In order to understand if and under what conditions a consumer is willing to give up his or her status quo, Cramer performs an experiment with the aim of testing the assumption according to which endowment effect is stronger for hedonic good rather than utilitarian good.
Among the various parameters considered, those concerning the utility of the product (healthiness, gives energy, not fattening) show the tendency towards utilitarian goods; in this case, there is a greater probability among consumers of being willing to change a hedonic for a utilitarian good.
On the contrary, on average people prefer to remain under the current state of affairs when other variables such as “hedonism”, “taste”, “appearance” are considered.
The prospectus theory allows to provide a more analytical explanation of Peter’s reluctance to change food habits.

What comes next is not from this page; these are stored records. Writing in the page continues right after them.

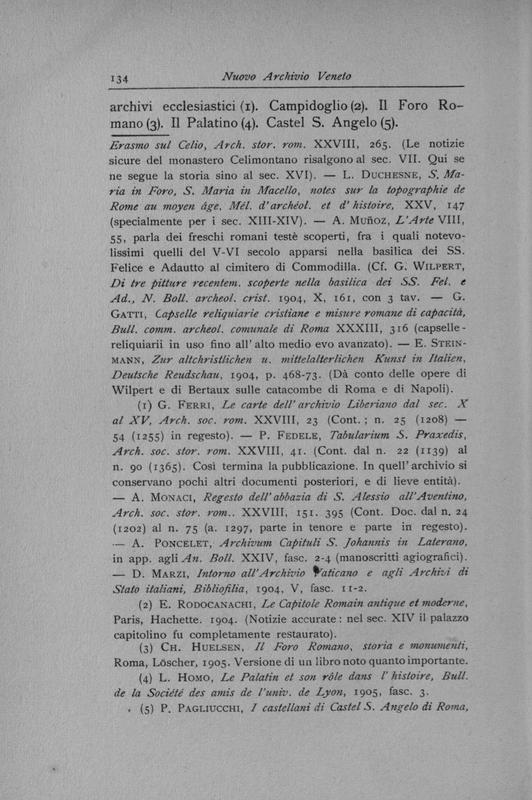 134 Nuovo Archivio Veneto

archivi ecclesiastici (1). Campidoglio (2). Il Foro Romano (3). Il Palatino (4). Castel S. Angelo (5).

Erasmo sul Celio, Arch. stor. rom. XXVIII, 265. (Le notizie sicure del monastero Celimontano risalgono al sec. VII. Qui se ne segue la storia sino al sec. XVI). — L. Duchesne, S. Maria in Foro, S. Maria in Macello, notes sur la topographie de Rome au moyen âge, Mél. d'archéol. et d'histoire, XXV, 147 (specialmente per i sec. XIII-XIV). — A. Muñoz, L'Arte VIII, 55, parla dei freschi romani testè scoperti, fra i quali notevolissimi quelli del V-VI secolo apparsi nella basilica dei SS. Felice e Adautto al cimitero di Commodilla. (Cf. G. Wilpert, Di tre pitture recentem. scoperte nella basilica dei SS. Fel. e Ad., N. Boll. archeol. crist. 1904, X, 161, con 3 tav. — G. Gatti, Capselle reliquiarie cristiane e misure romane di capacità, Bull. comm. archeol. comunale di Roma XXXIII, 316 (capselle-reliquiarii in uso fino all'alto medio evo avanzato). — E. Steinmann, Zur altchristlichen u. mittelalterlichen Kunst in Italien, Deutsche Reudschau, 1904, p. 468-73. (Dà conto delle opere di Wilpert e di Bertaux sulle catacombe di Roma e di Napoli).

(1) G. Ferri, Le carte dell'archivio Liberiano dal sec. X al XV, Arch. soc. rom. XXVIII, 23 (Cont.; n. 25 (1208) — 54 (1255) in regesto). — P. Fedele, Tabularium S. Praxedis, Arch. soc. stor. rom. XXVIII, 41. (Cont. dal n. 22 (1139) al n. 90 (1365). Così termina la pubblicazione. In quell'archivio si conservano pochi altri documenti posteriori, e di lieve entità). — A. Monaci, Regesto dell'abbazia di S. Alessio all'Aventino, Arch. soc. stor. rom.. XXVIII, 151. 395 (Cont. Doc. dal n. 24 (1202) al n. 75 (a. 1297, parte in tenore e parte in regesto). — A. Poncelet, Archivum Capituli S. Johannis in Laterano, in app. agli An. Boll. XXIV, fasc. 2-4 (manoscritti agiografici). — D. Marzi, Intorno all'Archivio Vaticano e agli Archivi di Stato italiani, Bibliofilia, 1904, V, fasc. 11-2.

(2) E. Rodocanachi, Le Capitole Romain antique et moderne, Paris, Hachette. 1904. (Notizie accurate: nel sec. XIV il palazzo capitolino fu completamente restaurato).

(3) Ch. Huelsen, Il Foro Romano, storia e monumenti, Roma, Löscher, 1905. Versione di un libro noto quanto importante.

(4) L. Homo, Le Palatin et son rôle dans l'histoire, Bull. de la Société des amis de l'univ. de Lyon, 1905, fasc. 3.

(5) P. Pagliucchi, I castellani di Castel S. Angelo di Roma,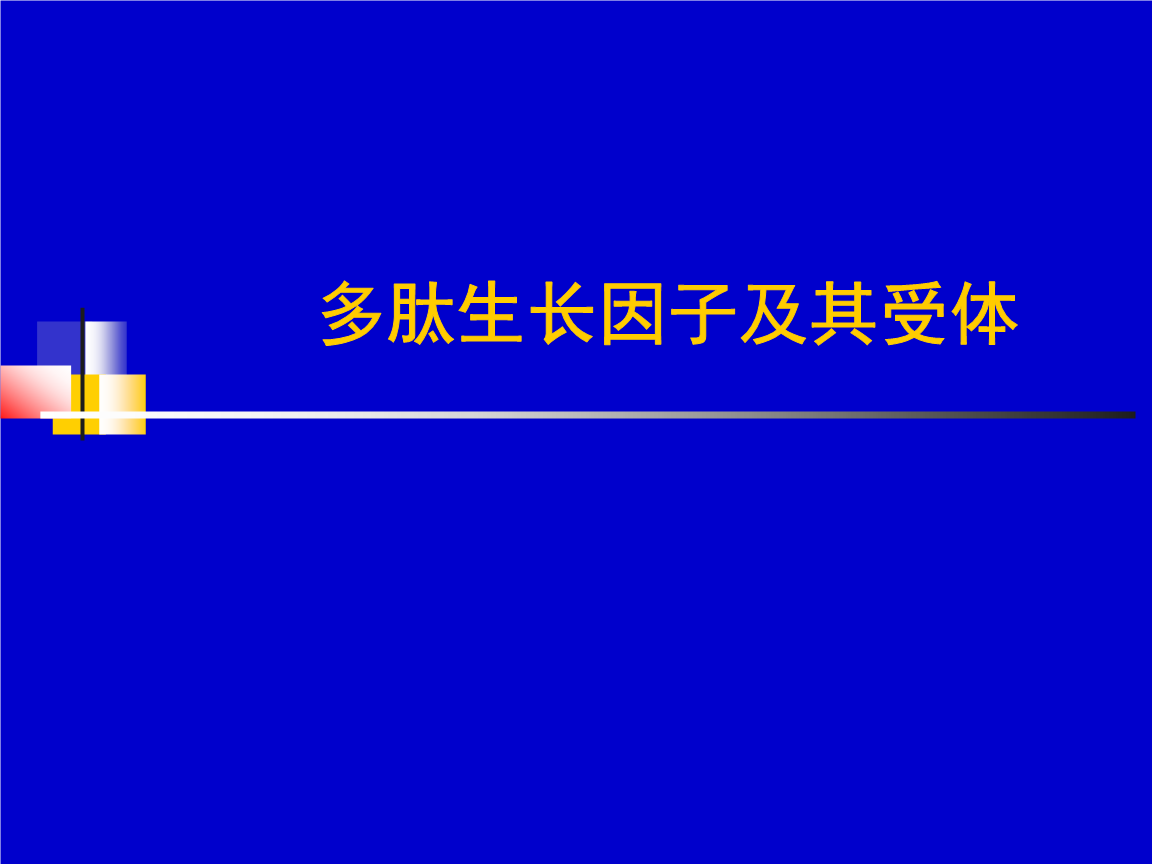 多肽生长因子及其受体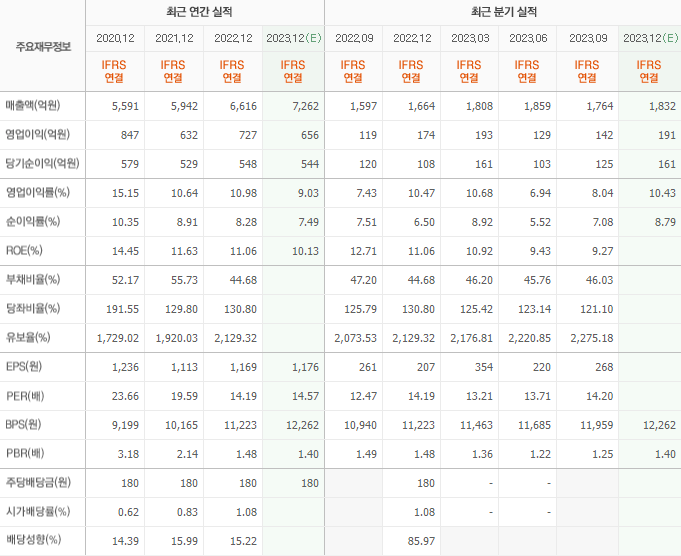 | 주요재무정보 | 최근 연간 실적 | | | | 최근 분기 실적 | | | | | |
|---|---|---|---|---|---|---|---|---|---|---|
| | 2020.12 | 2021.12 | 2022.12 | 2023.12(E) | 2022.09 | 2022.12 | 2023.03 | 2023.06 | 2023.09 | 2023.12(E) |
| | IFRS 연결 | IFRS 연결 | IFRS 연결 | IFRS 연결 | IFRS 연결 | IFRS 연결 | IFRS 연결 | IFRS 연결 | IFRS 연결 | IFRS 연결 |
| 매출액(억원) | 5,591 | 5,942 | 6,616 | 7,262 | 1,597 | 1,664 | 1,808 | 1,859 | 1,764 | 1,832 |
| 영업이익(억원) | 847 | 632 | 727 | 656 | 119 | 174 | 193 | 129 | 142 | 191 |
| 당기순이익(억원) | 579 | 529 | 548 | 544 | 120 | 108 | 161 | 103 | 125 | 161 |
| 영업이익률(%) | 15.15 | 10.64 | 10.98 | 9.03 | 7.43 | 10.47 | 10.68 | 6.94 | 8.04 | 10.43 |
| 순이익률(%) | 10.35 | 8.91 | 8.28 | 7.49 | 7.51 | 6.50 | 8.92 | 5.52 | 7.08 | 8.79 |
| ROE(%) | 14.45 | 11.63 | 11.06 | 10.13 | 12.71 | 11.06 | 10.92 | 9.43 | 9.27 | |
| 부채비율(%) | 52.17 | 55.73 | 44.68 | | 47.20 | 44.68 | 46.20 | 45.76 | 46.03 | |
| 당좌비율(%) | 191.55 | 129.80 | 130.80 | | 125.79 | 130.80 | 125.42 | 123.14 | 121.10 | |
| 유보율(%) | 1,729.02 | 1,920.03 | 2,129.32 | | 2,073.53 | 2,129.32 | 2,176.81 | 2,220.85 | 2,275.18 | |
| EPS(원) | 1,236 | 1,113 | 1,169 | 1,176 | 261 | 207 | 354 | 220 | 268 | |
| PER(배) | 23.66 | 19.59 | 14.19 | 14.57 | 12.47 | 14.19 | 13.21 | 13.71 | 14.20 | |
| BPS(원) | 9,199 | 10,165 | 11,223 | 12,262 | 10,940 | 11,223 | 11,463 | 11,685 | 11,959 | 12,262 |
| PBR(배) | 3.18 | 2.14 | 1.48 | 1.40 | 1.49 | 1.48 | 1.36 | 1.22 | 1.25 | 1.40 |
| 주당배당금(원) | 180 | 180 | 180 | 180 | | 180 | - | - | | |
| 시가배당률(%) | 0.62 | 0.83 | 1.08 | | | 1.08 | - | - | | |
| 배당성향(%) | 14.39 | 15.99 | 15.22 | | | 85.97 | | | | |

The third quadrant represents the subjective value that Peter attributes to the healthier diet, while the first one shows the value associated with the diet to which he is accustomed. Although a change in eating habits would benefit Peter’s health, he paradoxically associates less value to a healthier food than his current condition. Mathematically, |v(-1)| > |v(+1)| , that is, the gain representing a healthier diet is smaller than (the absolute value of the) loss of the current habit. Therefore, the net effect will be negative, which explains the reluctance of the subject to change the current state of affairs.